--- Start of SOURCE DOCUMENT ---

VANCOUVER, BC, June 9, 2021 /CNW/ - FPX Nickel Corp. (TSXV:
FPX) ("FPX" or the "Company") is pleased
to report the results of expanded field tests which demonstrate the
potential for significant direct air carbon capture in tailings at
its Baptiste Project in the Decar Nickel District in central
British Columbia. These field tests, from Phase 2 of a
two-part program conducted by researchers from the University of British Columbia ("UBC")
funded by FPX and the Government of Canada, continue to demonstrate that the
Baptiste Project's tailings can sequester significant quantities of
carbon dioxide ("CO2") when exposed to air
through a natural process of mineral carbonation.
Highlights
- The positive results of the 59-day Phase 2 field test
(September to November 2020)
described herein expand upon the 24-day Phase 1 results
(August 2020) described in the
Company's February 16, 2021 news
release
- Significant rates of carbon sequestration were noted on a
continuous basis throughout Phases 1 and 2 under all test
conditions, with the highest rates of sequestration occurring in
tailings subjected to churning at regular intervals to encourage
greater exposure of the crushed material to air
- Measurements during the combined 83-day Phase 1 and 2 field
programs indicate capture of a total of 5.8 grams of CO2
for each kilogram of crushed Baptiste tailings exposed to air by
churning on a regular basis to a depth of 12 cm
- Carbon sequestration rates
observed during these Phases 1 and 2 (3.7 kg
CO2/m2 year) are approximately 50% greater
than the estimated average rates of capture under the dry
conditions at BHP's Mount Keith nickel mine in Western Australia (2.5 kg
CO2/m2 year; see Note 1)

--- End of SOURCE DOCUMENT ---
--- Start of DATA PROVIDED ---

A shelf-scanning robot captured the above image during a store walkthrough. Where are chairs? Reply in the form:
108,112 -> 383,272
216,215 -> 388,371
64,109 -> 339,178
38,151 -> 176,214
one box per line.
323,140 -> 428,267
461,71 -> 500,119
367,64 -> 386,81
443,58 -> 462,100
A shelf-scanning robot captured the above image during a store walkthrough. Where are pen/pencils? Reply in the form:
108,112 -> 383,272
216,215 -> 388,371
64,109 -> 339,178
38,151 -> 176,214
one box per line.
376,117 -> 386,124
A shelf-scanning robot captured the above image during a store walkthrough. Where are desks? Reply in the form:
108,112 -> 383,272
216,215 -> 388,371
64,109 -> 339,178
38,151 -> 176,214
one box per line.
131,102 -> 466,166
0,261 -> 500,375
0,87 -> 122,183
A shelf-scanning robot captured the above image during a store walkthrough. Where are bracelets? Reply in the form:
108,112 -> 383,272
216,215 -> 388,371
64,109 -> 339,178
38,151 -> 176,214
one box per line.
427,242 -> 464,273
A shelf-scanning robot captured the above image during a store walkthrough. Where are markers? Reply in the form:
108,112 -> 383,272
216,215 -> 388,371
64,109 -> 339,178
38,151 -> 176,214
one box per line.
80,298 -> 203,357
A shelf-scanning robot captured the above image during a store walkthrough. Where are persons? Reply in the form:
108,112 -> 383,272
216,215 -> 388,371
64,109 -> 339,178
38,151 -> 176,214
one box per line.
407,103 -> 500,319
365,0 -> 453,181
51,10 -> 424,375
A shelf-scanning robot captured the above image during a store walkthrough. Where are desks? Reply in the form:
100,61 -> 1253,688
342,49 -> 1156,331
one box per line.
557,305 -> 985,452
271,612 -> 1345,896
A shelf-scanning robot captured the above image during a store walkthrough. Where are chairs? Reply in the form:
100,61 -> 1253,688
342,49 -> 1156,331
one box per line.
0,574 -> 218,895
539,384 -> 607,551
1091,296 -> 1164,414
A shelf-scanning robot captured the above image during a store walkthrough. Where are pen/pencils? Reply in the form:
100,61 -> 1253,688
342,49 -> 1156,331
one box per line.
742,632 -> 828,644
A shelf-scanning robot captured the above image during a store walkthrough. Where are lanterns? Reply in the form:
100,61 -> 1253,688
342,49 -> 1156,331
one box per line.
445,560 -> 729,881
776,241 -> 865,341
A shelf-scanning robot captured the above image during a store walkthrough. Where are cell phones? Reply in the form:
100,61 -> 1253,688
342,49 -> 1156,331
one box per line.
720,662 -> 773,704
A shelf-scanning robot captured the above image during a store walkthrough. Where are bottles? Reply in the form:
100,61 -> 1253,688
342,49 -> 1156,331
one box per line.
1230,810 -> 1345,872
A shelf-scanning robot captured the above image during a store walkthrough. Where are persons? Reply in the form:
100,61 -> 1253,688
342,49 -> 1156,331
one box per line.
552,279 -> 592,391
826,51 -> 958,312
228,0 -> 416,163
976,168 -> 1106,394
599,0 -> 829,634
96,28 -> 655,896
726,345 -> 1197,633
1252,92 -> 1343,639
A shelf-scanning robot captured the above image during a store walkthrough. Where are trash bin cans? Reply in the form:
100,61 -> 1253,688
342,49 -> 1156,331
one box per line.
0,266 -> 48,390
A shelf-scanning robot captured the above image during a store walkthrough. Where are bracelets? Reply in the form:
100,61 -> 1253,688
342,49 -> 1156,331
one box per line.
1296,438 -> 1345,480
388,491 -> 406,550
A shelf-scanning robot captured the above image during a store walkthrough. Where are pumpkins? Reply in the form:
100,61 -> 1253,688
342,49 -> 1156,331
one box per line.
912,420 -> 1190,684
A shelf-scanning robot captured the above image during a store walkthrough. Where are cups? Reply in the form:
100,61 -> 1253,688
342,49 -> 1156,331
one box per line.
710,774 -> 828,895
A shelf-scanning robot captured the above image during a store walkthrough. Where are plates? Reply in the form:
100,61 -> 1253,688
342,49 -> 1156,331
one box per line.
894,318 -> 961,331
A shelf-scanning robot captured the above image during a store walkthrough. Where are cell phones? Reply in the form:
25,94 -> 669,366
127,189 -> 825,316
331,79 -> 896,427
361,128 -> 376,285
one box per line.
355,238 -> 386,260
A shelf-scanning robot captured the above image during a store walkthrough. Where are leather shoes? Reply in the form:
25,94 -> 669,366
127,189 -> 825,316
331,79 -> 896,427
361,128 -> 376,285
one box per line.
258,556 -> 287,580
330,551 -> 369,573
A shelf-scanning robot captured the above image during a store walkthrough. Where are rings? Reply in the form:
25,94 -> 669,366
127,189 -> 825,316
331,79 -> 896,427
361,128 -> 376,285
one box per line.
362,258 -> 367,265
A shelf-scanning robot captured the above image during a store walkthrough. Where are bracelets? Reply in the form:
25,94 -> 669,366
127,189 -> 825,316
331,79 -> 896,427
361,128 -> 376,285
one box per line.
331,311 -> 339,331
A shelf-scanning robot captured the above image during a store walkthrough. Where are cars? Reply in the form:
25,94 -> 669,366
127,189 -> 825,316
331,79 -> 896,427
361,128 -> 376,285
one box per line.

--- End of DATA PROVIDED ---

## WORK TO DO
#1 Using the FPX news release, answer each question.
(a) How many days did the Phase 2 field test run?
(b) To what depth were the tailings churned in the measurements for the combined Phase 1 and 2 programs?
(c) What average capture rate is estimated at BHP's Mount Keith nickel mine?
#2 For each statement, say whether it agrees with the FPX news release, and quote the words that decide it.
(a) The Phase 1 field test lasted 24 days.
(b) The highest sequestration rates occurred in tailings that were left undisturbed.
(c) FPX was the only funder of the research.

## RESULTS OF THE TASKS
#1
(a) 59 days (September to November 2020).
(b) 12 cm.
(c) 2.5 kg CO2/m2 year.

#2
(a) Yes: "expand upon the 24-day Phase 1 results"
(b) No: "with the highest rates of sequestration occurring in tailings subjected to churning at regular intervals"
(c) No: "funded by FPX and the Government of Canada"